* _Supplied data_
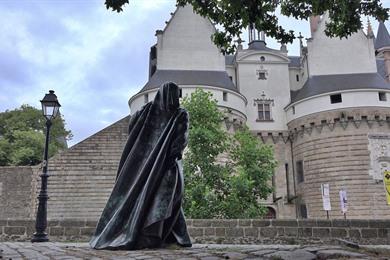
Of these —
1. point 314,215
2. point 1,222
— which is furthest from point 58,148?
point 1,222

* _Problem details_
Rewrite the records with "furthest" changed to "farthest" and nothing else altered. Omit the pictures.

* _The answer_
Of these —
1. point 314,215
2. point 1,222
— which is farthest from point 58,148?
point 1,222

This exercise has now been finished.